Originally featured in the Kent regional magazine for the Federation of Small Businesses.
It has become almost a cliché in British politics to talk about the difficulties faced by small businesses in Britain. It has become de riguer to suggest that our ‘nation of shopkeepers’ need help and support.
Politicians will often identify needing greater lending or preventing predatory practices by large multi-nationals as potential boosts for small businesses. While these are important issues, the actual sources of Britain’s small businesses’ discontents are less commonly identified.
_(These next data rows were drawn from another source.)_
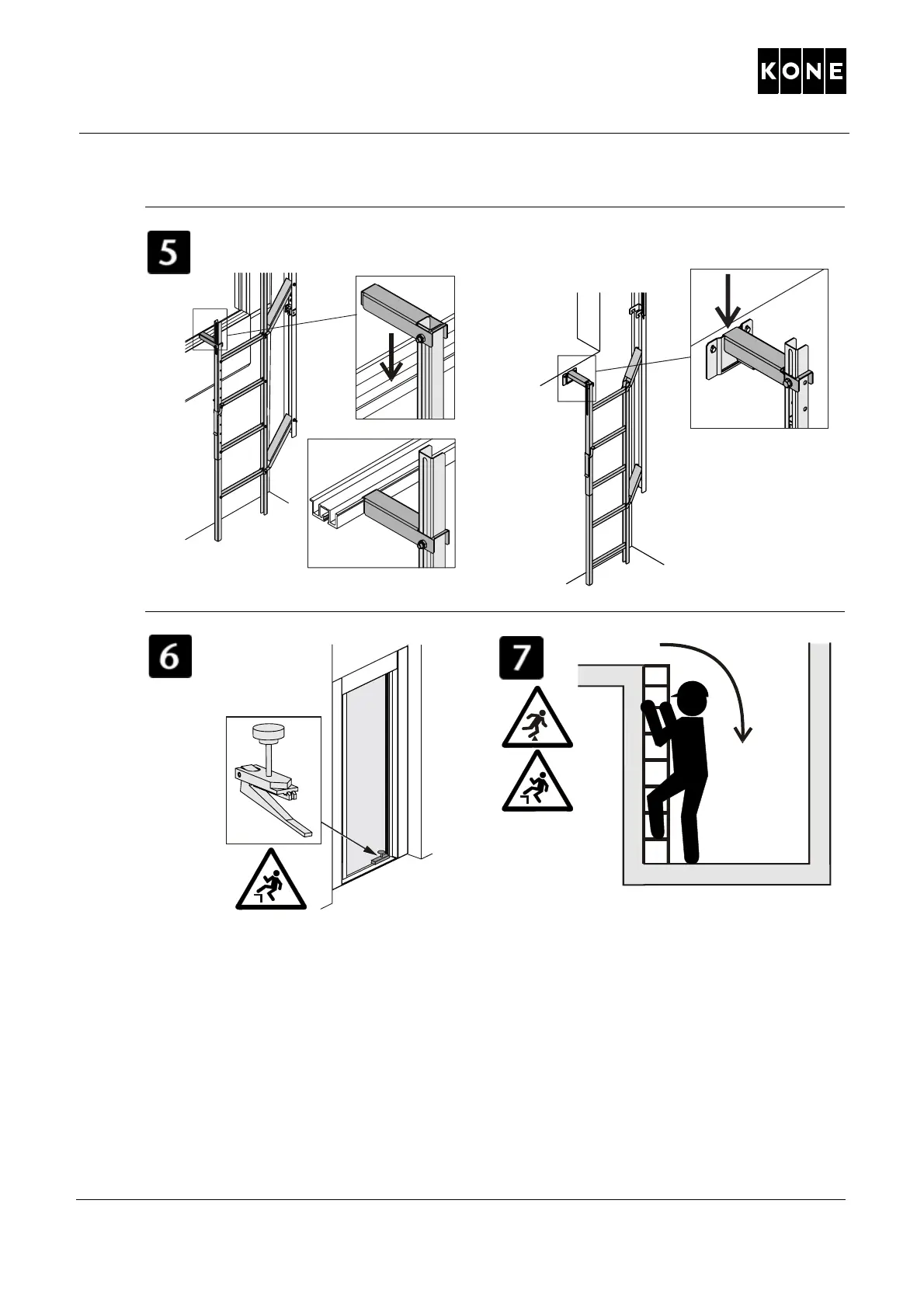 KONE

5

6

7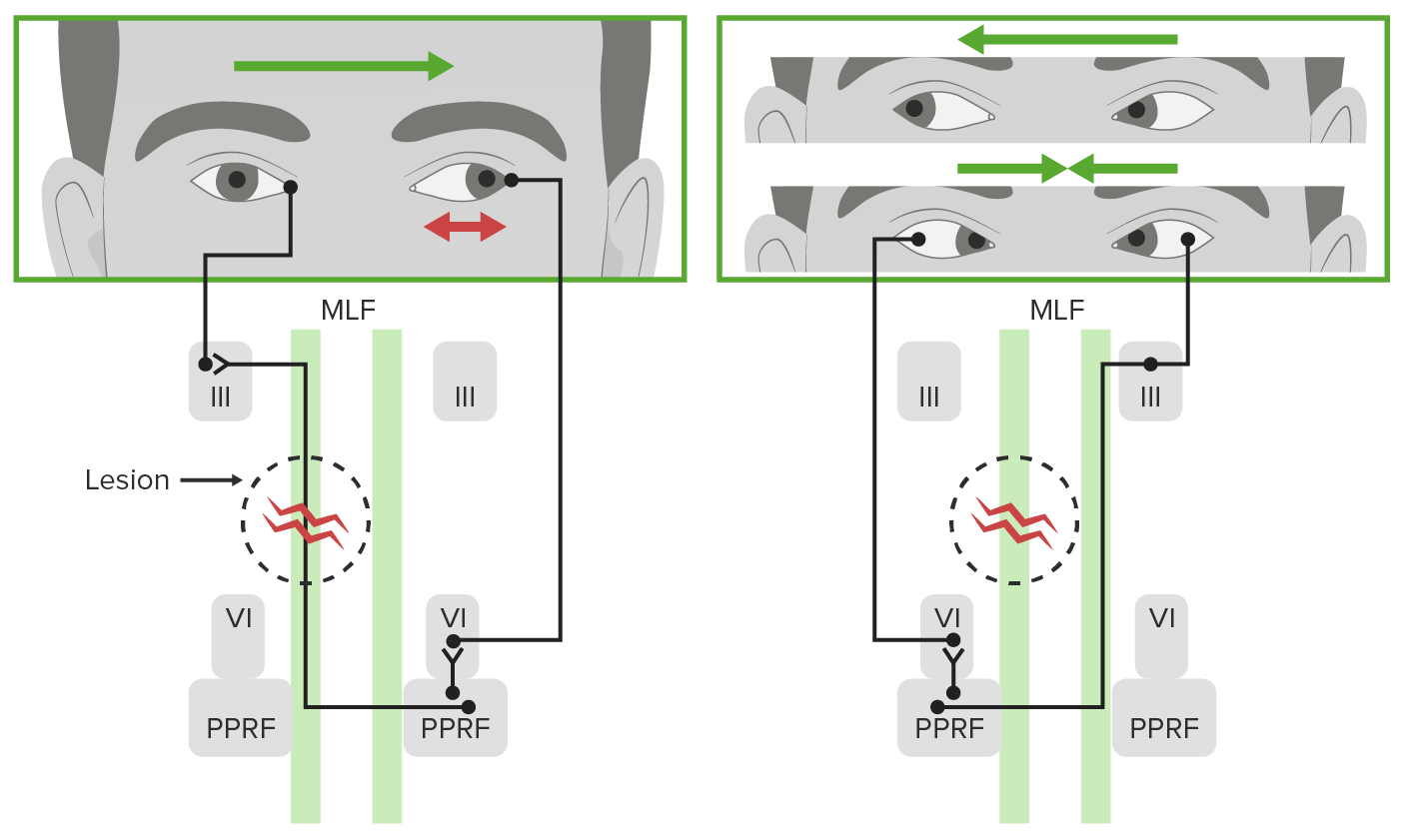 MLF

III

III

Lesion

VI

VI

PPRF

PPRF

MLF

III

III

VI

VI

PPRF

PPRF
My small contribution to this endeavour is to raise the impact and cost of EU procurement laws. As Federation of Small Business members will know, historically, councils could go to local firms to fulfill important contracts. Local communities were well served by this arrangement. The council could support the businesses which serve the people that it represents, in a quick, cost-efficient and simple way.
Now, councils have to tender contracts across the entirety of the European Union, rather than a local basis. The European Union prohibits discrimination by “emanations of the state” on the grounds of nationality. Specifically, there is an obligation in European Union procurement regulations not to “treat a person who is not a national…more favourably than one who is.” As a result, local councils can no longer go and pay a local trusted family firm to complete a job, but rather have to complete a tender process which makes the work available to every European company which might express an interest.
Apart from being a colossal waste of time and money, there requirements punish local companies who could have historically relied upon the support of their local council. Nor is this playing field fair – other European states do not ‘gold plate’ regulations like these, or will often ignore them in favour of helping their local constituents.
It would – of course – be wrong for our councils to start breaking the law. It is, however, intolerable to have the European Union setting up barriers to the recovery and sustenance of small British businesses. Our ‘nation of shopkeepers’ would be bets served by independence from Brussels.